----- QUOTED PASSAGE

In a similar manner to the study by Mao et al. [14], the following illustrative case is provided to evaluate the importance of the proposed DPFSSP with PM: there is a set of ten jobs to be assigned to two factories, each of which consists of three machines. The normal processing times of the jobs are shown in Table 1, in which FiMj represents machine j in factory i, and the deteriorating rate is set to 0.1. As for the maintenance activities, T , Δ 1 and Δ 2 are set to 30, 3 and 5, respectively, and the PM time is equal to 4.
Firstly, we refer to the mixed integer linear programming (MILP) model presented by [38] and use the software CPLEX to solve for an optimal solution to the example without considering deteriorating effects and PM activities. As shown in Figure 1, Job 10, Job 1, Job 3, Job 6 and Job 9 are sequentially assigned to Factory 1, and Factory 2 needs to manufacture Job 4, Job 7, Job8, Job5 and Job 2 in sequence. In this allocation model, the maximum completion time for each factory is 83, which also implies an optimal makespan of 83.
Next, deteriorating effects and PM are considered in the DPFSSP, however, we do not change the optimal scheduling of the original DPFSSP and only insert the proposed flexible PM constraints into the optimal scheduling considering deteriorating effects. As shown in Figure 2, the processing time of the job is extended as long as a machine’s age at the start time of processing the job is not zero. For instance, the deteriorating processing time of the Job 1 of F1M1 can be calculated by 10 + 0.1 × 8 = 10.8 , in which 10 is the normal processing time, 0.1 denotes the deteriorating rate, and 8 is the machine’s age immediately prior to Job 1 of F1M1. It is also observed that the insertion of PM activities disrupts the initially tight schedule. There is a lot of idle time resulting from machine unavailability, which causes a longer makespan. Specifically, take F1M2 as an example to illustrate this phenomenon.

----------
----- RECORDS SHOWN

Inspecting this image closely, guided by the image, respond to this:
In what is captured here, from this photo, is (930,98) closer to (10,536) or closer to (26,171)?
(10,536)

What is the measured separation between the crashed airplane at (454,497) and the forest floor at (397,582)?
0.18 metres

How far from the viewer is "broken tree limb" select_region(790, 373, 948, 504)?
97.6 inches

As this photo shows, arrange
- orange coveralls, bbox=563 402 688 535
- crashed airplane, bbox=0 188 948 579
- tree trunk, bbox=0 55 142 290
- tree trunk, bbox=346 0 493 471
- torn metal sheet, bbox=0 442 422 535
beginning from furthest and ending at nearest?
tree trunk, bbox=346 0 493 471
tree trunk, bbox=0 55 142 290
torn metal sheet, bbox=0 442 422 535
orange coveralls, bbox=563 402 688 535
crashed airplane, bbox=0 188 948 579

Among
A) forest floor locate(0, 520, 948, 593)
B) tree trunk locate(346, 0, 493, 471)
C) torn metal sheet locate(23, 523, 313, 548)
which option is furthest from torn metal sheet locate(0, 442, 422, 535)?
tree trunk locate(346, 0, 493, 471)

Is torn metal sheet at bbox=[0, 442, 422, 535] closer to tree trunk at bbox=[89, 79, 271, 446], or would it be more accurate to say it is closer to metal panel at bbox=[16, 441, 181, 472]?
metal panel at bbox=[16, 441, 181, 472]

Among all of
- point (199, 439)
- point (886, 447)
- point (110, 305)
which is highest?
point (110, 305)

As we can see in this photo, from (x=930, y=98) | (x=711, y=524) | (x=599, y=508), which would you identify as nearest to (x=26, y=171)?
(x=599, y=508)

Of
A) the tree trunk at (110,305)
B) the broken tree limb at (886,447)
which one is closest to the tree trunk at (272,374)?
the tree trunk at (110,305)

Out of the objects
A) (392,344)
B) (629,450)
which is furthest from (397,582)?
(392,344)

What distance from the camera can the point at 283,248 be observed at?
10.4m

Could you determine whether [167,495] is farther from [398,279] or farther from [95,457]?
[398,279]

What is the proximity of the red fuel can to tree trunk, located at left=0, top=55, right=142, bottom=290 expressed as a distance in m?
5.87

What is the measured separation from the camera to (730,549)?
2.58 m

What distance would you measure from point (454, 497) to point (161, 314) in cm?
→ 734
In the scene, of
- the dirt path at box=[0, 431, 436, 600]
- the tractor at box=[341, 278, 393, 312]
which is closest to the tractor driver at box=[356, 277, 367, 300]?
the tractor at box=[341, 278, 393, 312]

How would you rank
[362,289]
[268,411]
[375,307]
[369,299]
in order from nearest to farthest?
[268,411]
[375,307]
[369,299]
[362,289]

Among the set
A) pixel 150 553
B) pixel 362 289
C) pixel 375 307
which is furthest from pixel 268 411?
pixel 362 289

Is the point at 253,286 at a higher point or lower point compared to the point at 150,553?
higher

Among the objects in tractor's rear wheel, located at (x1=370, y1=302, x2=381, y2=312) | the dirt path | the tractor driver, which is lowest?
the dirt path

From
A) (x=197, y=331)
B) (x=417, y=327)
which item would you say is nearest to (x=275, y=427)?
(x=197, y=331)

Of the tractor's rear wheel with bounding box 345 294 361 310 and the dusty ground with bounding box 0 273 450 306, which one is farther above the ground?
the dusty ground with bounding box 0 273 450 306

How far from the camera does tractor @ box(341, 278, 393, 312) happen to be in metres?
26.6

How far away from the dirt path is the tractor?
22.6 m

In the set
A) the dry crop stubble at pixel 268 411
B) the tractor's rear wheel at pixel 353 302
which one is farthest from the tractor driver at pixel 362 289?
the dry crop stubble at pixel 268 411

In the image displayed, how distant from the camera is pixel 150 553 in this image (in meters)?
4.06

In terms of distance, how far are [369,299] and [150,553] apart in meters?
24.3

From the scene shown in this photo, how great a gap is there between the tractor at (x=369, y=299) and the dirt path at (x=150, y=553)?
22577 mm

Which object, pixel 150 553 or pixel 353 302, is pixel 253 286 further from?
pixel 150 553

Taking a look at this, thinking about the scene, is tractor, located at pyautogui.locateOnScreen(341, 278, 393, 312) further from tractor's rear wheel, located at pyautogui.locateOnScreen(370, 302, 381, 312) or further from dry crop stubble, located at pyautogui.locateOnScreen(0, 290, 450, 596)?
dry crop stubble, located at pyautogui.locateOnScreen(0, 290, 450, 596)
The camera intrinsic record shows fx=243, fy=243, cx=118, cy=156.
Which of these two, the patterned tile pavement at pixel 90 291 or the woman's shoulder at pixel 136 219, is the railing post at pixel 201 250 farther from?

----------

WRITTEN REQUEST 1
Answer these from the scheduling excerpt:
(a) How many machines make up each factory?
(b) What optimal makespan is found when deteriorating effects and PM activities are left out?
(c) In the calculation for Job 1 of F1M1, what is the machine's age immediately before that job?
WRITTEN REQUEST 2
Reproduce the part of the scheduling excerpt starting with "In a similar" and going on through "equal to 4.".
The entries are drawn from a separate source.

FINAL RESULT 1
(a) Three
(b) 83
(c) 8

FINAL RESULT 2
In a similar manner to the study by Mao et al. [14], the following illustrative case is provided to evaluate the importance of the proposed DPFSSP with PM: there is a set of ten jobs to be assigned to two factories, each of which consists of three machines. The normal processing times of the jobs are shown in Table 1, in which FiMj represents machine j in factory i, and the deteriorating rate is set to 0.1. As for the maintenance activities, T , Δ 1 and Δ 2 are set to 30, 3 and 5, respectively, and the PM time is equal to 4.